Larijani dans une discussion informelle : Les Américains ont commis une erreur stratégique en tuant Soleimani

Arrivé dimanche soir à Beyrouth, sur une invitation de son homologue libanais Nabih Berry, et venant de Damas, le président du Parlement iranien (Majliss al-Chaoura) Ali Larijani a entamé ses rencontres hier au Liban par un débat élargi avec des hommes de religion, des intellectuels et quelques journalistes libanais, en présence de l’ambassadeur d’Iran et du conseiller culturel de l’ambassade. Il a ensuite rencontré les responsables libanais, réalisant ainsi la première visite au Liban d’un haut responsable étranger après l’entrée en fonctions du gouvernement Diab.

Si les Iraniens refusent de donner à cette visite, à ce timing précis, une portée symbolique au sujet d’un changement dans le positionnement stratégique du Liban, Larijani a malgré tout laissé entendre, au cours de la rencontre informelle avec les intellectuels, que l’Iran est prêt à renforcer sa coopération avec le Liban.

Au cours de cette rencontre qui a duré près d’une heure, l’échange a essentiellement porté sur des problèmes de fond, notamment le dialogue islamo-chrétien et le dialogue intermusulman, pour éviter tous les pièges de la discorde. C’est surtout le père Antoine Daou (membre de la commission épiscopale pour le dialogue islamo-chrétien) qui a insisté sur l’importance de maintenir les ponts du dialogue entre les différentes communautés dans la région pour y assurer la stabilité et préserver la richesse de son tissu social. Les participants à cette rencontre ont aussi axé leurs questions sur l’aide que pourrait apporter l’Iran au Liban, sur les raids israéliens en Syrie et l’absence de riposte iranienne et sur l’importance de tenir compte des appréhensions de certaines parties musulmanes face à une éventuelle hégémonie iranienne sur la région.

Larijani a écouté toutes les questions et les interventions, prenant des notes, puis il a répondu en vrac.

Il a commencé par préciser que si le Liban est petit en superficie, il est grand par l’importance de ses élites. Il est aussi, selon lui, grand à cause de sa résistance contre Israël qui est « une fierté pour tous les pays de la région ».

Le président du Parlement iranien a ensuite fait un rapide survol des dernières décennies pour expliquer comment les différentes stratégies américaines et israéliennes pour affaiblir la République islamique ont échoué.

Selon lui, les Américains ont commencé par imposer une guerre militaire violente via l’Irak, croyant ainsi que la jeune République islamique serait détruite. Il a même rapporté des propos que lui aurait tenus le sultan Qabous d’Oman qui avait dit que Saddam Hussein lui avait demandé d’utiliser Oman pour lancer des attaques contre l’Iran, et voyant l’hésitation du sultan, il lui avait dit : « Ne vous inquiétez pas. Dans peu de temps, l’armée irakienne entrera à Téhéran. » Le sultan avait quand même refusé et les soldats irakiens ne sont jamais entrés à Téhéran.

SÉRIE DE TÂCHES.
A: Dans le texte sur la visite de Larijani, qui a invité Ali Larijani à Beyrouth ?
B: Pour chacune des affirmations suivantes, indiquez par oui ou par non si elle concorde avec le texte sur la visite de Larijani, et citez les mots du texte qui tranchent. (i) Larijani est arrivé à Beyrouth en venant de Damas. (ii) La rencontre avec les intellectuels a duré environ deux heures. (iii) Larijani a répondu à chaque question dès qu’elle était posée.
C: Rédigez la suite du texte sur la visite de Larijani à partir de sa dernière phrase, s’il vous plaît.

DONNÉES EXTRAITES.
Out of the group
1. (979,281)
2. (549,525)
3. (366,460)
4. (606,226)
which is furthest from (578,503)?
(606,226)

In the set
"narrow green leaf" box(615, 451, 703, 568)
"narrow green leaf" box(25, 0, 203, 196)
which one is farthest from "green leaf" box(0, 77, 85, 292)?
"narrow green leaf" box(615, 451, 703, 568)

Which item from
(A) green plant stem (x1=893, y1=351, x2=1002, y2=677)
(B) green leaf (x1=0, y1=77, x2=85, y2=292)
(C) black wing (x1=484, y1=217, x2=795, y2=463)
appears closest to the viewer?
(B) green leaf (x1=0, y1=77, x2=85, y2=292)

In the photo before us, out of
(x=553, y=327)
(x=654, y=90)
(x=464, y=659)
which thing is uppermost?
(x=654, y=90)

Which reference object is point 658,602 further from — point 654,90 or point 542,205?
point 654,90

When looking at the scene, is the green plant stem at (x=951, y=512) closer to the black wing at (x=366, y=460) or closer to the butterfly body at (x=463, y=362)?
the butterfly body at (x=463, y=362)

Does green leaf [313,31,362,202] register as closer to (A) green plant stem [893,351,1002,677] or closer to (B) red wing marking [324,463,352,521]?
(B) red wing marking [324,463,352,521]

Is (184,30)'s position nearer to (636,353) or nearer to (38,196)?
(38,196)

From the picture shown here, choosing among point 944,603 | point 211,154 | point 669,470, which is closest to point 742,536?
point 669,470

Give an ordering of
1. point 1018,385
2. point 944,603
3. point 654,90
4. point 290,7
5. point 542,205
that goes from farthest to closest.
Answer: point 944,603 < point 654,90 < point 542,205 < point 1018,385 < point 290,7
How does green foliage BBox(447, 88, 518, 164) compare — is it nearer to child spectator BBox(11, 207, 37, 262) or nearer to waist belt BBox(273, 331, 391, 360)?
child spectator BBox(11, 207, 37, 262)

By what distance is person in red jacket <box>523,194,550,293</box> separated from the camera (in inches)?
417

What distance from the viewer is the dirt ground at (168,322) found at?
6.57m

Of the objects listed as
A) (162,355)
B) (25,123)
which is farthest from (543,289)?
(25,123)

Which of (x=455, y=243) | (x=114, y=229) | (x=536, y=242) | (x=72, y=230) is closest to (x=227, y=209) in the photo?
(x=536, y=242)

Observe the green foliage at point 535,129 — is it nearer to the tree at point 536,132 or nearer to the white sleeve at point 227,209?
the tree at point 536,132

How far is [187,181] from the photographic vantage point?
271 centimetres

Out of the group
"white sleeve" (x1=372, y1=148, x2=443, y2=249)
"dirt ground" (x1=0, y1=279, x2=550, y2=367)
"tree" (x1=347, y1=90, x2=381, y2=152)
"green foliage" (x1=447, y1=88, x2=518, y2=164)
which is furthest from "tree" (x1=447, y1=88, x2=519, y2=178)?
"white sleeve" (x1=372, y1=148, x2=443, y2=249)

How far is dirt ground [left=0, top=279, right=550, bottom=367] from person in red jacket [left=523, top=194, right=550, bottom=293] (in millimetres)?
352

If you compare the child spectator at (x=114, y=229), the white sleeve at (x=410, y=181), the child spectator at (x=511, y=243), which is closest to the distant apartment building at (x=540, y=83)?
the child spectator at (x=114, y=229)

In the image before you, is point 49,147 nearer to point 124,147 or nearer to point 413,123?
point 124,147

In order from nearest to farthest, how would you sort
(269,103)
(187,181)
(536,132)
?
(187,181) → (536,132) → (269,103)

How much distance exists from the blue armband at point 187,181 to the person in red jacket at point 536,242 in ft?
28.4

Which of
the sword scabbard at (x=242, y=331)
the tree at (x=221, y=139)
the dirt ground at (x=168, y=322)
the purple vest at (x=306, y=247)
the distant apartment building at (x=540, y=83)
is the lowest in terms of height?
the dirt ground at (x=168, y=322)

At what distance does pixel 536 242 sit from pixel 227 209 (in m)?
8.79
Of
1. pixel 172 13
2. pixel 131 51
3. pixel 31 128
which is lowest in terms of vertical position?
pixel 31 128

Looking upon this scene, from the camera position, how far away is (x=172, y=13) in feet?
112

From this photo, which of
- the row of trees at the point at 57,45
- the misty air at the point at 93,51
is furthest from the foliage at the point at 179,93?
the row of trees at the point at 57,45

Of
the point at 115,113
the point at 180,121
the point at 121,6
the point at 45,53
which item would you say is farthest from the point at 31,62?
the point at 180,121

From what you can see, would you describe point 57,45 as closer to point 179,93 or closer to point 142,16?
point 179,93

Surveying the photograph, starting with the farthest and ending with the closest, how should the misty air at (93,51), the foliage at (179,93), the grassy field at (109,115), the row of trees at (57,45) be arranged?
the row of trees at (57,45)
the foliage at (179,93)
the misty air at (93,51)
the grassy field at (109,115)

LISTE DES RÉPONSES.
A: Son homologue libanais, Nabih Berry.

B: (i) Oui : « venant de Damas ». (ii) Non : « qui a duré près d’une heure ». (iii) Non : « prenant des notes, puis il a répondu en vrac ».

C:
Selon Larijani, le même processus a été utilisé au Liban avec l’invasion israélienne, destinée à détruire toute velléité de résistance, puis en Afghanistan et en Irak. Cette stratégie forte ayant partout échoué, les Américains et les Israéliens ont choisi d’avoir recours à « la guerre douce », en suscitant une discorde entre les sunnites et les chiites et en envoyant les takfiristes, disant qu’ils représentent l’islam. Il a même repris une phrase de l’ancienne Premier ministre du Pakistan Benazir Bhutto qui avait dit : « Washington et Londres aident les extrémistes militairement et politiquement, l’Arabie saoudite et les Émirats les financent et le Pakistan fournit la base arrière. » Pour lui, les Américains ont donc appuyé les takfiristes pour détruire le tissu social de la région. Mais cette méthode a aussi échoué. C’est pourquoi ils ont choisi maintenant de recourir à la guerre économique. Pour pouvoir faire face à cette nouvelle guerre, il faut toutefois une organisation et une vision.

Selon Larijani, les Américains ont des points faibles : d’abord une partie de leurs supposés partenaires ne sont pas d’accord avec leur vision (comme l’Union européenne). Ensuite, le style de Donald Trump et ses méthodes sont rejetés par la plupart des États. D’ailleurs, en Asie, certains États commencent à réagir contre la volonté américaine d’étouffer leurs économies.

En Iran par exemple, ils ont voulu réduire à zéro les exportations pétrolières. Mais ils ont échoué, les exportations ont été réduites, mais elles existent encore, a-t-il assuré. De plus, l’Iran a mis à profit les décisions américaines pour relancer ses raffineries et fabriquer des produits pétroliers. De même, les sanctions américaines empêchant les Iraniens d’importer des pièces de rechange pour les voitures, ils ont commencé à les fabriquer sur place.

Avec le Liban, l’Iran, a dit Larijani, peut établir une coopération sur le plan pétrolier et dans les industries pétrochimiques. « Nous avons tout un éventail de propositions à faire. Mais il faut que le Liban décide », a-t-il dit.

Interrogé sur le « deal du siècle », Larijani a affirmé que c’est « un véritable scandale et un crime contre les Palestiniens ». Selon lui, certains États régionaux ont cependant accepté ce plan américain, mais ils n’osent pas le dire ouvertement.

Larijani a toutefois insisté sur le fait que l’Iran cherche le dialogue avec les pays de la région. Selon lui, « il n’y a pas de raison d’être éloignés les uns des autres et les divergences ne signifient pas que nous sommes des ennemis ». Il a ajouté que « le ministre iranien des Affaires étrangères a rappelé il y a quelques jours que l’Iran est prêt au dialogue. C’est d’ailleurs sa seule option avec ses voisins ». Mais il a déclaré que « certains États nous attaquent publiquement, tout en cherchant à dialoguer avec nous discrètement ».

Au sujet des bombardements israéliens contre des positions iraniennes en Syrie, Larijani a précisé que les Israéliens amplifient leurs exploits, et assuré que les Iraniens n’ont pas de positions militaires en Syrie.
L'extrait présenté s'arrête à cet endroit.